In 1931, John C. Lincoln and his wife Helen, like many others, headed west in hopes of curing Helen's tuberculosis. They stayed in Phoenix, Helen recovered, and the two became actively involved in Desert Mission's work and its expansion into the area's first medical clinic and emergency station. Eventually, a hospital — Desert Mission Convalescent Hospital — was built at Dunlap and Central avenues. Lincoln, a primary financial supporter of the hospital, was honored in 1954 when the hospital was renamed John C. Lincoln North Mountain Hospital.

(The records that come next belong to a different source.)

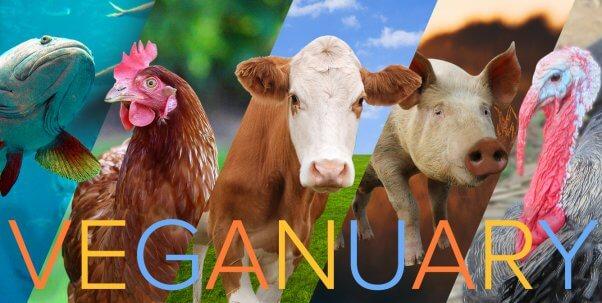 Animals of veganuary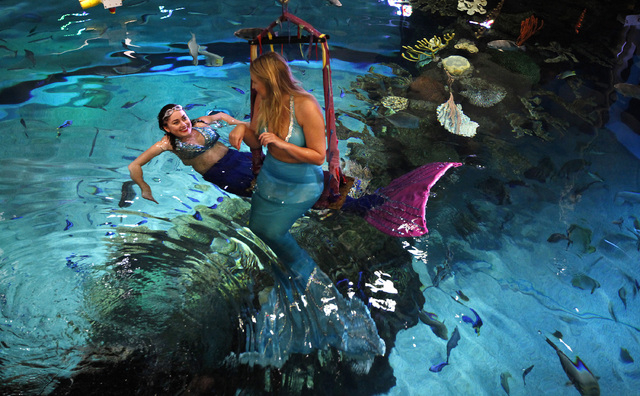 Logan Halverson, left, 20, and Kaitlyn Gilmore, prepare to perform as mermaids at The Aquarium. (Justin Yurkanin/View)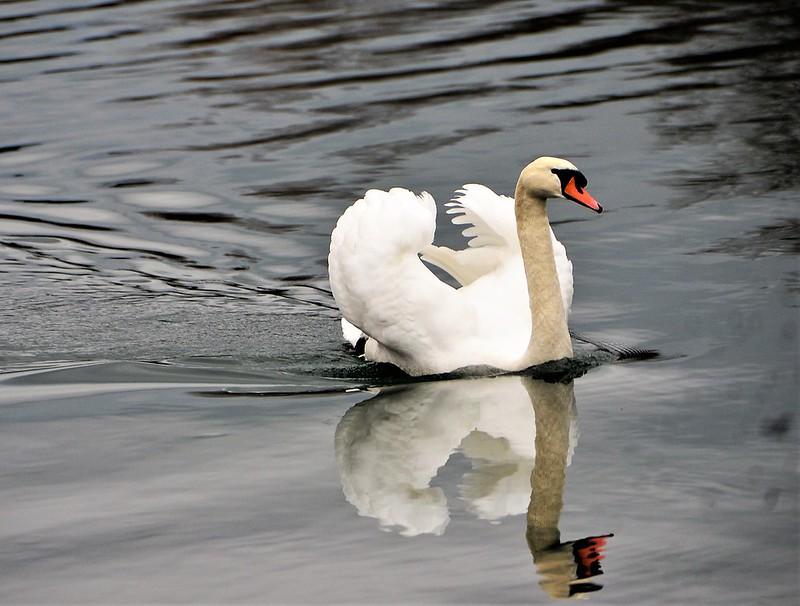 Swan 01.01 (5)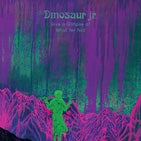 Dinosaur Jr TN.jpg
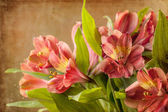 Bouquet of red lily — Stock Photo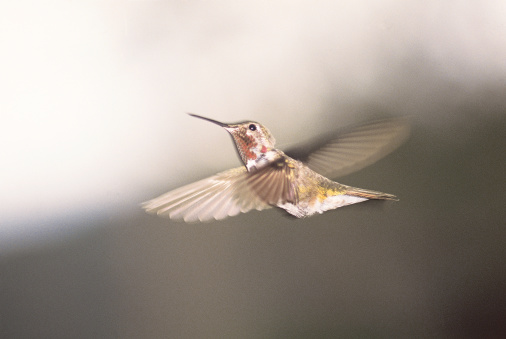When to Put Out Hummingbird Feeders in South Carolina?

John C. Lincoln Medical Center still sits in the hospitals original location in Sunnyslope. The Lincoln family remains actively involved in HonorHealth, supporting initiatives and offering guidance. In 1997, John C. Lincoln merged with Phoenix General Hospital near Interstate 17 and Loop 101 expanding to a two hospital system as John C. Lincoln Health Network. The group also began offering primary and specialty physician practices to allow more comprehensive care for patients.

=== Scottsdale Healthcare ===
In 1962, the one-story City Hospital of Scottsdale opened to serve the growing needs of the community of Scottsdale. Today, Scottsdale Osborn Medical Center campus provides over three-hundred beds, a level 1 trauma center, and one of the nation's largest military trauma training programs based at a civilian hospital. In 1984, the organization opened a second hospital —Scottsdale Shea Medical Center.

In 2001, the Virginia G. Piper Cancer Center opened on the Shea campus. The center is known throughout the Southwest and the U.S. for its commitment to providing personalized cancer care.